#### SELECTED PASSAGE
Tomorrow, Mr Azimov, First Deputy Prime Minister of Uzbekistan, is coming to Moscow. Together, we will analyze in detail the implementation of decisions in trade and the economy, which were made by the last year's meeting of the intergovernmental commission on trade and economic cooperation. We will also identify priority issues, including those pertaining to the preparations for your visit to Tashkent, and the commission's next session in Moscow in November.

Naturally enough, the main prospects of our cooperation with Uzbekistan are in the fuel-and-energy sector.

I would also emphasize the aircraft building industry, because during the visit of Uzbek President, Mr Karimov, we signed an agreement of the integration of the Tashkent Chkalov Aviation Production Association into Russia's United Aircraft Building Corporation (UABC).

In addition, we have good prospects for cooperation in transportation, communications, science and technology.

As in any big business, there are also some problems, some bottlenecks. We will discuss them in detail tomorrow as well. We have also made progress. At the recent Government session, we approved the agreement on the protection of interests of migrant workers. Now it is being submitted to the State Duma for ratification. It will help us further promote cooperation.
########
#### DATA PROVIDED
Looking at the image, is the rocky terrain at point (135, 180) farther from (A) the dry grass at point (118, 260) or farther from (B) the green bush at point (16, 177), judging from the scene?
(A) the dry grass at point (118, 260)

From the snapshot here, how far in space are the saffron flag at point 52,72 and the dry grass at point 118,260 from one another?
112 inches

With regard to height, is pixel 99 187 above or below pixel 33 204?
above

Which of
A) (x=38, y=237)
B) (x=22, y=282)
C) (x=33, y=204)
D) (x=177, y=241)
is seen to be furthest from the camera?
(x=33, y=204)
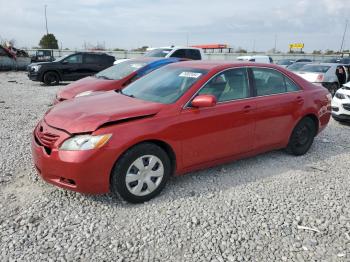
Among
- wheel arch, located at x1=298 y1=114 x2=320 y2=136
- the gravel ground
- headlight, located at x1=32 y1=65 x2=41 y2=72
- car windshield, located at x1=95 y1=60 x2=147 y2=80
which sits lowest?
the gravel ground

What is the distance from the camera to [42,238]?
3008 mm

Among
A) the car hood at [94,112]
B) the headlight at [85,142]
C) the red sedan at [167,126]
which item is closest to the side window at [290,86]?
the red sedan at [167,126]

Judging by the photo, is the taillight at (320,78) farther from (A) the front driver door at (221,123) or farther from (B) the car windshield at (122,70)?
(A) the front driver door at (221,123)

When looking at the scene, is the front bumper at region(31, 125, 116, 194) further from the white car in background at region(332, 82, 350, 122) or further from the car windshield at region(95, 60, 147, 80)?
the white car in background at region(332, 82, 350, 122)

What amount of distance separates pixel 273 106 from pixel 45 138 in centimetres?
308

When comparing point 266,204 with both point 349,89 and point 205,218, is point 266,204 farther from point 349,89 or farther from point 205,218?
point 349,89

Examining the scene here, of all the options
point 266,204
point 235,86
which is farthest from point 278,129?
point 266,204

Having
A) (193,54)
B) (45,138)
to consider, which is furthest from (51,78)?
(45,138)

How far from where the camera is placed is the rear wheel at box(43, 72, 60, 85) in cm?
1470

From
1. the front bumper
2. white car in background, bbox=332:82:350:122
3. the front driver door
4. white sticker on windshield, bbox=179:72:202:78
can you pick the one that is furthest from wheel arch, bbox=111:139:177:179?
white car in background, bbox=332:82:350:122

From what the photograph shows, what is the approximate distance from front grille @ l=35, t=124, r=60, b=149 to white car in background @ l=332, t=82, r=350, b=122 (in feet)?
22.1

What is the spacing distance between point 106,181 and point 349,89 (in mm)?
6958

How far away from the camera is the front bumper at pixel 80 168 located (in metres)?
3.27

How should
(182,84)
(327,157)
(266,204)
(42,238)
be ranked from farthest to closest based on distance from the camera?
(327,157), (182,84), (266,204), (42,238)
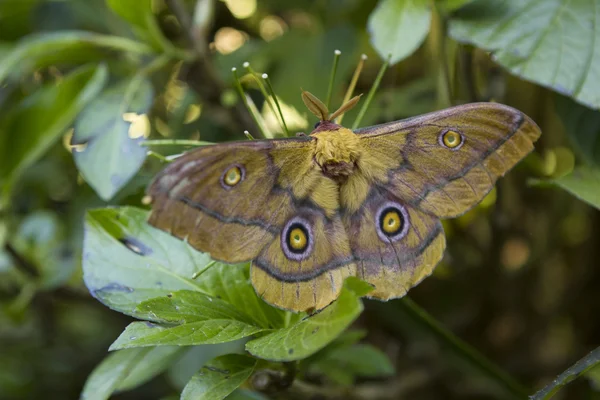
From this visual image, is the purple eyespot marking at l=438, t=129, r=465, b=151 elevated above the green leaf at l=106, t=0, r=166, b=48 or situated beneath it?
situated beneath

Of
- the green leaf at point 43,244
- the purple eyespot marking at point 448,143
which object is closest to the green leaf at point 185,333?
the purple eyespot marking at point 448,143

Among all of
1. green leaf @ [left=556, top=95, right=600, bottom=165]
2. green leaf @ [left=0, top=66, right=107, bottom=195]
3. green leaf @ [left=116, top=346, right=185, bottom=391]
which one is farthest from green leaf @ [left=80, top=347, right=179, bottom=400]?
green leaf @ [left=556, top=95, right=600, bottom=165]

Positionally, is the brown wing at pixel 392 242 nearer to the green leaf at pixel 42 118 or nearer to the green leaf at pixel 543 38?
the green leaf at pixel 543 38

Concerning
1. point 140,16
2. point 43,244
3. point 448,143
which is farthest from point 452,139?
point 43,244

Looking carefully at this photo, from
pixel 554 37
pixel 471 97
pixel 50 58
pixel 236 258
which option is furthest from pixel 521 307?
pixel 50 58

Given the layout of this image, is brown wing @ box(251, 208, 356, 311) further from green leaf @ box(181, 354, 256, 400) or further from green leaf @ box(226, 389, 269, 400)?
green leaf @ box(226, 389, 269, 400)

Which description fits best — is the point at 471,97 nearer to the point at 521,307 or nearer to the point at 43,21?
the point at 521,307

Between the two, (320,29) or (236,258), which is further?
(320,29)
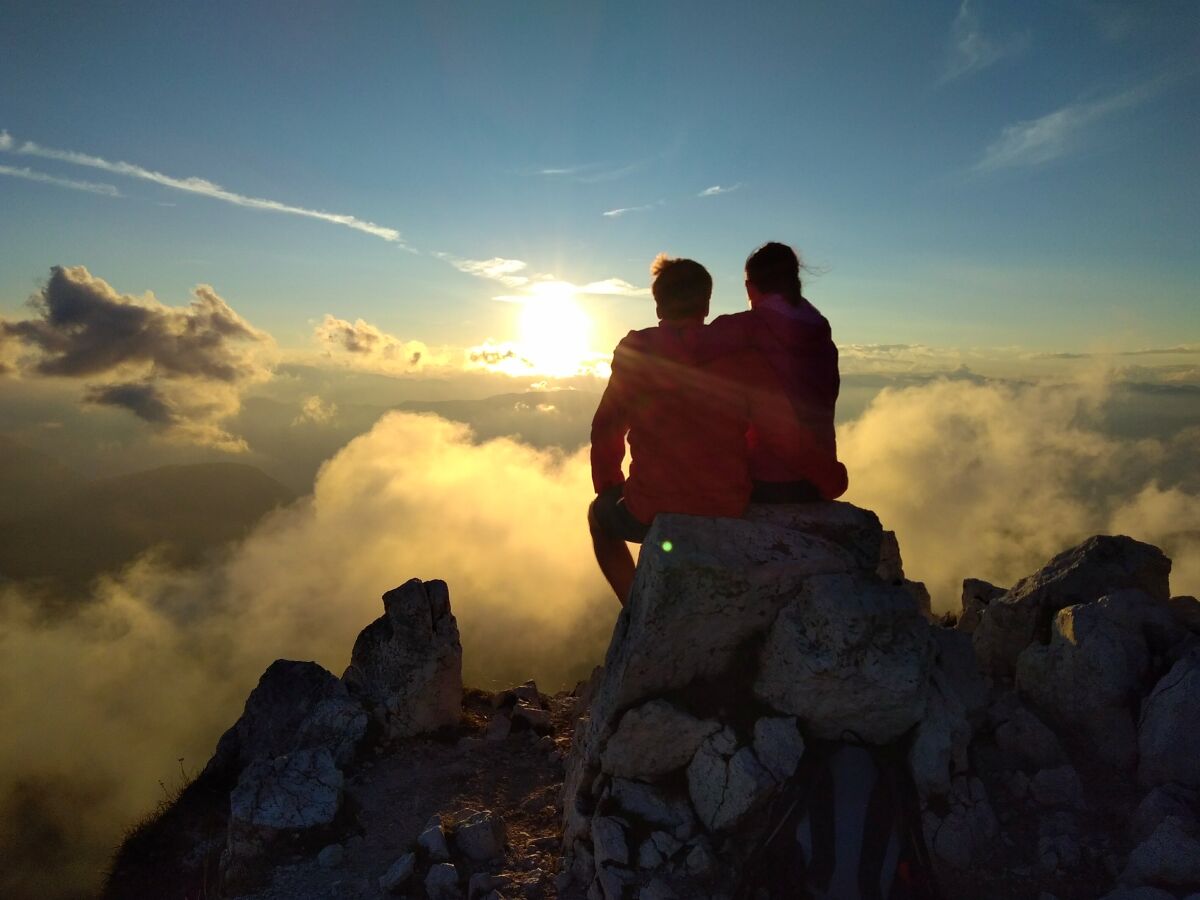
########
▶ _EXERCISE INSTRUCTIONS_: List every distinct place name (a city or a country) that appears in the remarks on cooperation with Uzbekistan above.

▶ _ANSWER FOR THE TASK_: Moscow, Uzbekistan, Tashkent, Russia